• Directions for this task
Retype, without alteration, each line from the line containing "Examining this photo, in" to the final line of the records.

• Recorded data
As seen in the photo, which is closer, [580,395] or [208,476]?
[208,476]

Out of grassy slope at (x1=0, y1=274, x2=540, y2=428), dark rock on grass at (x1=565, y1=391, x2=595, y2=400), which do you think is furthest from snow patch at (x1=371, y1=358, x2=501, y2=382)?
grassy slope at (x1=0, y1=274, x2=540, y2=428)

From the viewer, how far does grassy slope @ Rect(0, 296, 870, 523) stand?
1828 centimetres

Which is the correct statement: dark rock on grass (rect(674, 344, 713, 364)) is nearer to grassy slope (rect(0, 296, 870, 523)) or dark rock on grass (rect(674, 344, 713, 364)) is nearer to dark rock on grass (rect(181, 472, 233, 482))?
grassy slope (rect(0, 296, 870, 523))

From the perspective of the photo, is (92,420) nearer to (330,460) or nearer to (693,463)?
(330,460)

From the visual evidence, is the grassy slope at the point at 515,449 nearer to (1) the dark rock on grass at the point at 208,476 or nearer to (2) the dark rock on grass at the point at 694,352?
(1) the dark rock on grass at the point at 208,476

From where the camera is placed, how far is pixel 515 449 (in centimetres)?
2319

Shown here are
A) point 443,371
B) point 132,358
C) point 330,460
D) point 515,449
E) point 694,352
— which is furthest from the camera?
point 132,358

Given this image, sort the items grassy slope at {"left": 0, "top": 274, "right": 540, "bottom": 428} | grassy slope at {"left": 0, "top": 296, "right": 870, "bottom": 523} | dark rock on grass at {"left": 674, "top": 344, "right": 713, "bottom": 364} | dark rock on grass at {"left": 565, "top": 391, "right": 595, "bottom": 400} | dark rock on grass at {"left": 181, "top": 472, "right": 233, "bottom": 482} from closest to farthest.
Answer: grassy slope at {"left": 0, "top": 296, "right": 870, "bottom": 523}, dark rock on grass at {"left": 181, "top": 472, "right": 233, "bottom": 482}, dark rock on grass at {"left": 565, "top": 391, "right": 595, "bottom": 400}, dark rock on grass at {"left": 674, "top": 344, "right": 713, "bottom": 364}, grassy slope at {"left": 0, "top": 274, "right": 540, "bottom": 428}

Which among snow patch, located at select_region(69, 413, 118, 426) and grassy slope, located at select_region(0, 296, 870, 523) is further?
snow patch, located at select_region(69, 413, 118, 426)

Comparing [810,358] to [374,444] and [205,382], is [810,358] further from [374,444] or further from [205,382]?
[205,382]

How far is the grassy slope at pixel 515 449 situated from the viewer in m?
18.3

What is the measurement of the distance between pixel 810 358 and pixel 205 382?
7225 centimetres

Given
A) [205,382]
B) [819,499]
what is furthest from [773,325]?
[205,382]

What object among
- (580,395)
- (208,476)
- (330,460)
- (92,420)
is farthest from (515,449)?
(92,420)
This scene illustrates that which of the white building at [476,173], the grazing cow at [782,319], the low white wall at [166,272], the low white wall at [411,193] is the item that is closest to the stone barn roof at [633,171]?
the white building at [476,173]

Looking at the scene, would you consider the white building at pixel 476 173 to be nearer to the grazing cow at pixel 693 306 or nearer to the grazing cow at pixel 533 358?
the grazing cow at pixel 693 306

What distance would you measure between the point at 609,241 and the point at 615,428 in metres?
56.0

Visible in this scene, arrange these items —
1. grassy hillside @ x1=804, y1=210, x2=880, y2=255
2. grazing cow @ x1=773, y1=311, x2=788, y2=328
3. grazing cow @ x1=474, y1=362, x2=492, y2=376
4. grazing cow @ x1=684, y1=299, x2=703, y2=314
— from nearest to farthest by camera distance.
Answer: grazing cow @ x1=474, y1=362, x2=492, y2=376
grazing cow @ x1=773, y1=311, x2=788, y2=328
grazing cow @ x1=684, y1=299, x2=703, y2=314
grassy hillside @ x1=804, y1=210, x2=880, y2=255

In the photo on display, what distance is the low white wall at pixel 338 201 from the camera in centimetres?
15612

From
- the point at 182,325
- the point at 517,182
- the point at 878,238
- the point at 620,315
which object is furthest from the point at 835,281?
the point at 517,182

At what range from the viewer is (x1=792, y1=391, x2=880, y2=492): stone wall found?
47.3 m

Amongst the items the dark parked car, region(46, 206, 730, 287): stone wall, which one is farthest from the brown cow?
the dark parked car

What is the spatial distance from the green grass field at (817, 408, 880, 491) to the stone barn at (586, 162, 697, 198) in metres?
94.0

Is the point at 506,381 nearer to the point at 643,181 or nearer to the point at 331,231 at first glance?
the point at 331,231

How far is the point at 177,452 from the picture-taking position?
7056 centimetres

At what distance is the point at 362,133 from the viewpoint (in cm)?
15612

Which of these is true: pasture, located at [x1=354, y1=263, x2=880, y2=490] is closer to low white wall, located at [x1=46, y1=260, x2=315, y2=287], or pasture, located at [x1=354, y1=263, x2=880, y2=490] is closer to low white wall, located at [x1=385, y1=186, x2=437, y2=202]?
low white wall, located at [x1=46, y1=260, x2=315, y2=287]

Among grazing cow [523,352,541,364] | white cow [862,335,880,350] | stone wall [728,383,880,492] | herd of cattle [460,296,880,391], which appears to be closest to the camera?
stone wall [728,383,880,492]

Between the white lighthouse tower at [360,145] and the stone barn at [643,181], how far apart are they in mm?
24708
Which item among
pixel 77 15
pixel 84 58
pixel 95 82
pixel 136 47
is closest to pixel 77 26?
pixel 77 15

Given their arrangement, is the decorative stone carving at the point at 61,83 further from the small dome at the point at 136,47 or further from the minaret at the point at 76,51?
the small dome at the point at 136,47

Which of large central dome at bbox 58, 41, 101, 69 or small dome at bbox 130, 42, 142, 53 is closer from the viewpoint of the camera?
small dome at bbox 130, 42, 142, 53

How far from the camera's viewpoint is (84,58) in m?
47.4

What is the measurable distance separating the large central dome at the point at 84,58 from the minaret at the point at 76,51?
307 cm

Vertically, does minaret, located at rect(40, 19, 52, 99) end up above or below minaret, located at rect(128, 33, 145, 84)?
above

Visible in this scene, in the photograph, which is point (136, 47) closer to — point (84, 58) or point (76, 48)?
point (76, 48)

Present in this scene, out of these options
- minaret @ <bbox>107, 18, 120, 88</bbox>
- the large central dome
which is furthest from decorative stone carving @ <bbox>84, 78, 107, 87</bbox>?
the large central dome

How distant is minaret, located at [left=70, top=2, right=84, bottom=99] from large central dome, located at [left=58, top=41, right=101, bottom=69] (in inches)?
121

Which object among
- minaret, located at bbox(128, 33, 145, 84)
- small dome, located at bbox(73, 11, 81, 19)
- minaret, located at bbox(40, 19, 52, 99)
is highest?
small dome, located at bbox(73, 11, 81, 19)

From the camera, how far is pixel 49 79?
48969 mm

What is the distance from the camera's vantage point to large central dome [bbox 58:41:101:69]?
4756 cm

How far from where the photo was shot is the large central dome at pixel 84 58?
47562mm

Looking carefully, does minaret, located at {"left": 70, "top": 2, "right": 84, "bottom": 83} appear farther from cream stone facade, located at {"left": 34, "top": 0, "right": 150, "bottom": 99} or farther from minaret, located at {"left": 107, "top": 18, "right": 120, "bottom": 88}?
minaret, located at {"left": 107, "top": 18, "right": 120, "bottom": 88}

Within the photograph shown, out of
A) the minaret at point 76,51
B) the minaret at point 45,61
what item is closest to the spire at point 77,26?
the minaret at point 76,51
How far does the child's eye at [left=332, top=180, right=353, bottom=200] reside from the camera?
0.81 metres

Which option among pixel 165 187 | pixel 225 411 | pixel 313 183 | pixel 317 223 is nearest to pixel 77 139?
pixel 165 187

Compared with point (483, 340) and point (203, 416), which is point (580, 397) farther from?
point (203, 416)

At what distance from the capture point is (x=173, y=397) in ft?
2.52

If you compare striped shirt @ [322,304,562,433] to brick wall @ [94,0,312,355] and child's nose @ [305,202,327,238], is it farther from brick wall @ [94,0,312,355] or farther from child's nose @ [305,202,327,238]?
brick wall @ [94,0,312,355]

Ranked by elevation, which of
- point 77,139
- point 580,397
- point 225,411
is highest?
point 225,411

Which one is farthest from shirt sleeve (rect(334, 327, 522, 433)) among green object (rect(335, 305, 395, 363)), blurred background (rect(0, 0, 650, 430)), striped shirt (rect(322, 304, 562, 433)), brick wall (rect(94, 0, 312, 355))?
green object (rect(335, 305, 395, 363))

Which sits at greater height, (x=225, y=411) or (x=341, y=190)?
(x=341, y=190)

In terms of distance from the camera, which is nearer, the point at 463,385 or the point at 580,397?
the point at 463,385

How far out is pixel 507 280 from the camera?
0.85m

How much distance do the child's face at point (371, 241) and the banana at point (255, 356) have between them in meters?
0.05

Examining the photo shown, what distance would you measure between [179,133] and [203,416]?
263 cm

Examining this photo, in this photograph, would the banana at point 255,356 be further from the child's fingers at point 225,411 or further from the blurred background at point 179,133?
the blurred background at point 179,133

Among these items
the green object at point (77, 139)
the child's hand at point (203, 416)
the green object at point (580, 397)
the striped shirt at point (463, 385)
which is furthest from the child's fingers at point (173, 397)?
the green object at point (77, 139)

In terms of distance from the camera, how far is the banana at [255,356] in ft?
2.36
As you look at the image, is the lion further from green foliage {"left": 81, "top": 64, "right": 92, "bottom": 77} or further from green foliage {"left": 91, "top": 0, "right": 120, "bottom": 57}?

• Exercise solution
Examining this photo, in this photograph, would the banana at point 255,356 be further from the child's fingers at point 225,411 or further from the blurred background at point 179,133?
the blurred background at point 179,133

Among these items
the green object at point (77, 139)
the child's hand at point (203, 416)
the green object at point (580, 397)
the striped shirt at point (463, 385)
which is furthest from the child's fingers at point (173, 397)?
the green object at point (77, 139)

In terms of distance from the camera, how far is the banana at [255,356] in ft?
2.36
As you look at the image, is the lion further from green foliage {"left": 81, "top": 64, "right": 92, "bottom": 77} or further from green foliage {"left": 91, "top": 0, "right": 120, "bottom": 57}?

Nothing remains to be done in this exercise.